* What the task asks *
Give back every record word for word, but keep the pictures out.

[Captioned web image data]
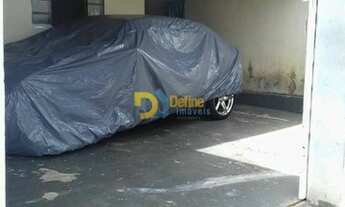 Imagem 6: Casa à venda no bairro Residencial Las Palmas - Limeira/SP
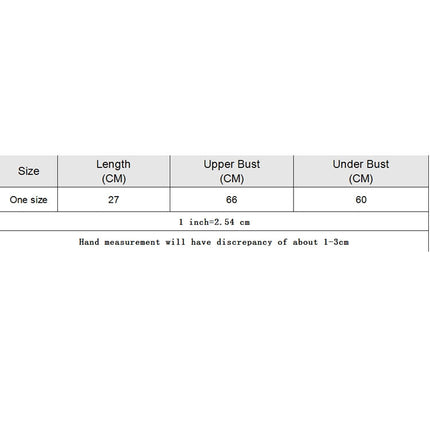 TBD057455801C_5.jpg@78f591344ee3adb1ae8af6fdb4dacf4a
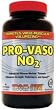 Pro-Vaso NO2 By Irontek - 90 Vegetarian Capsules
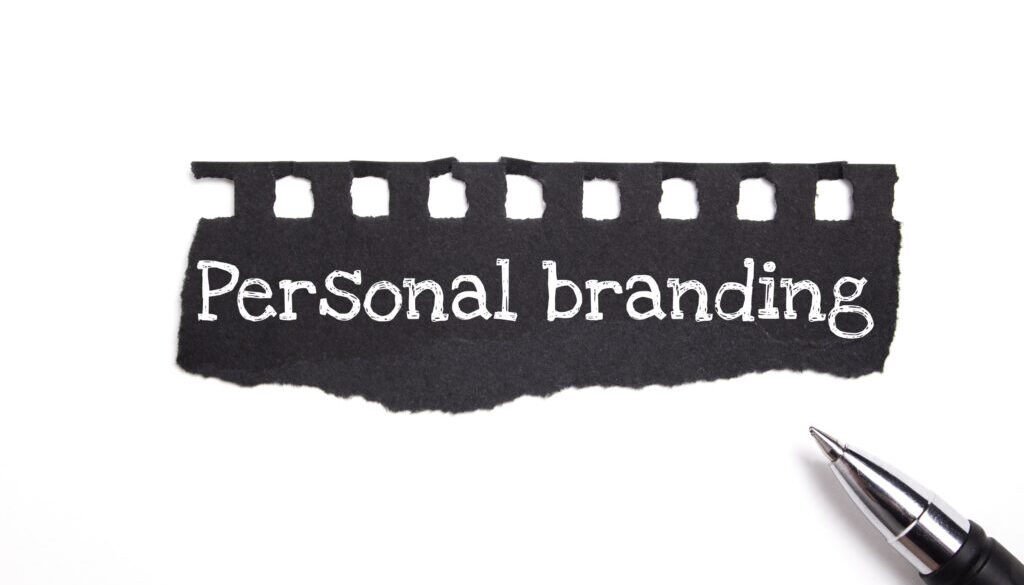 Zukunft des Employer Brandings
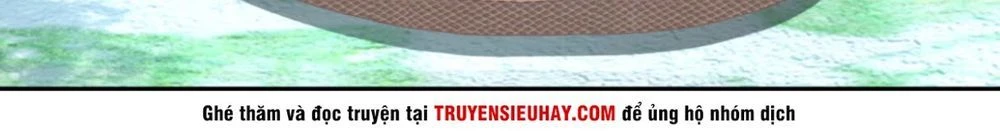 Mạt Thế Vi Vương Chapter 96 - 14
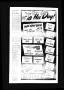 Thumbnail image of item number 3 in: 'The Wood County Record (Mineola, Tex.), Vol. 24, No. 11, Ed. 1 Tuesday, June 15, 1954'.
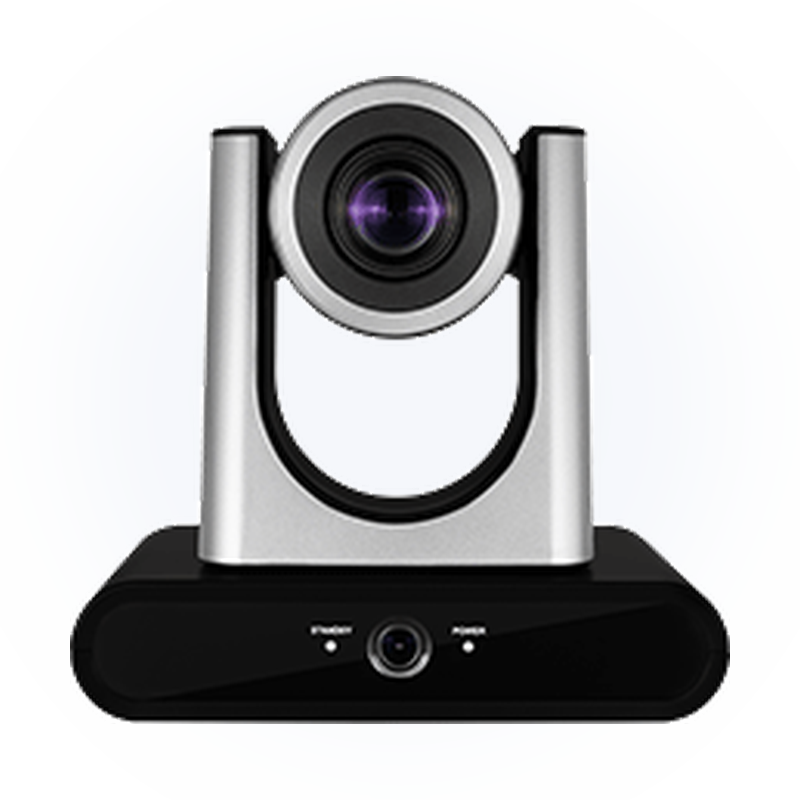 PTZ-камера Full HD с ИИ-автотрекингом Lumens VC-TR40
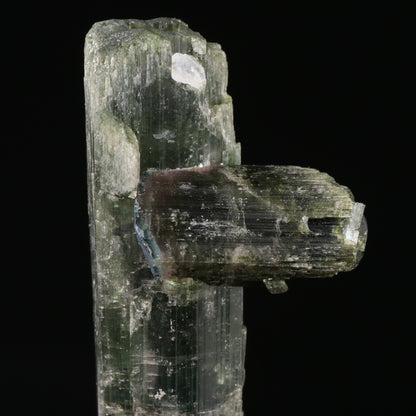 Elbaite — photo 4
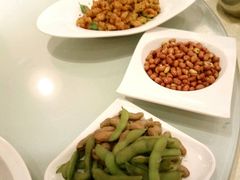 -胡大饭馆 24h(簋街总店)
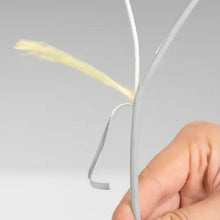 5 mm Cable Slitting Pliers for Thin-Walled Jacketed Fiber CSP-F5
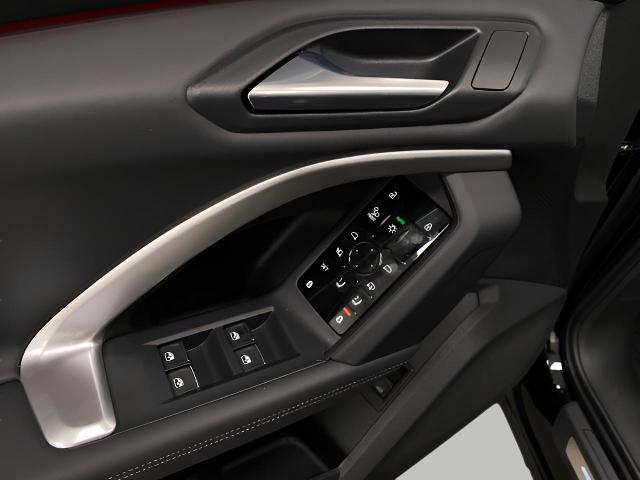2025 Audi Q5 Vehicle Photo in Appleton, WI 54913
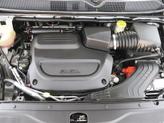 Thumbnail of 2019 Bright White Clearcoat Chrysler Pacifica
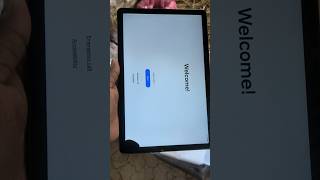 Flipkart Damage Review Samsung A9 Plus tablet screen amp body damage receive flipkart mobile phone [upl. by Ahsienahs]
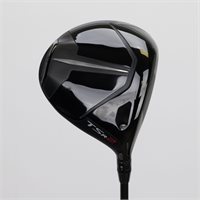 Titleist TSR2 ドライバー 9° TSR2 Driver | Titleist Certified
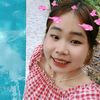 nadlove481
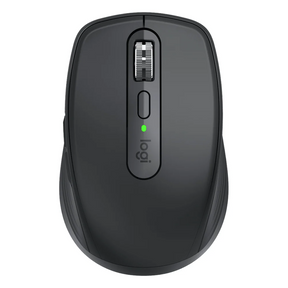 Logitech-MX-Anywhere-3S-Wireless-Mouse-910-006958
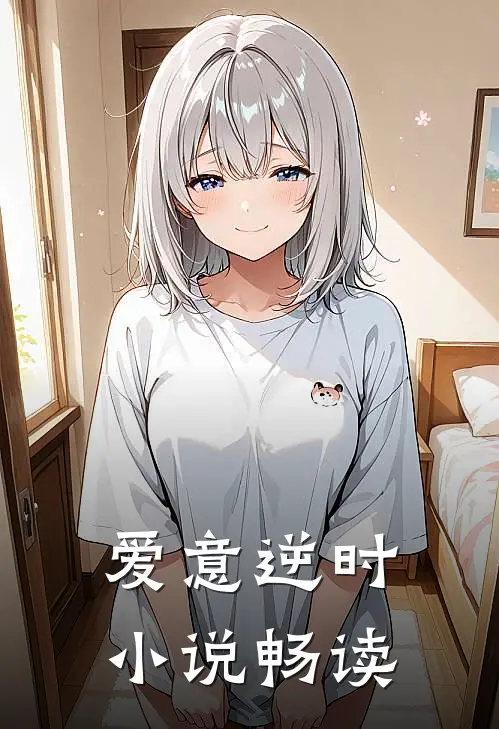 爱意逆时小说畅读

* Response *
 Imagem 6: Casa à venda no bairro Residencial Las Palmas - Limeira/SP
 TBD057455801C_5.jpg@78f591344ee3adb1ae8af6fdb4dacf4a
 Pro-Vaso NO2 By Irontek - 90 Vegetarian Capsules
 Zukunft des Employer Brandings
 Mạt Thế Vi Vương Chapter 96 - 14
 Thumbnail image of item number 3 in: 'The Wood County Record (Mineola, Tex.), Vol. 24, No. 11, Ed. 1 Tuesday, June 15, 1954'.
 PTZ-камера Full HD с ИИ-автотрекингом Lumens VC-TR40
 Elbaite — photo 4
 -胡大饭馆 24h(簋街总店)
 5 mm Cable Slitting Pliers for Thin-Walled Jacketed Fiber CSP-F5
2025 Audi Q5 Vehicle Photo in Appleton, WI 54913
 Thumbnail of 2019 Bright White Clearcoat Chrysler Pacifica
 Flipkart Damage Review Samsung A9 Plus tablet screen amp body damage receive flipkart mobile phone [upl. by Ahsienahs]
 Titleist TSR2 ドライバー 9° TSR2 Driver | Titleist Certified
 nadlove481
 Logitech-MX-Anywhere-3S-Wireless-Mouse-910-006958
 爱意逆时小说畅读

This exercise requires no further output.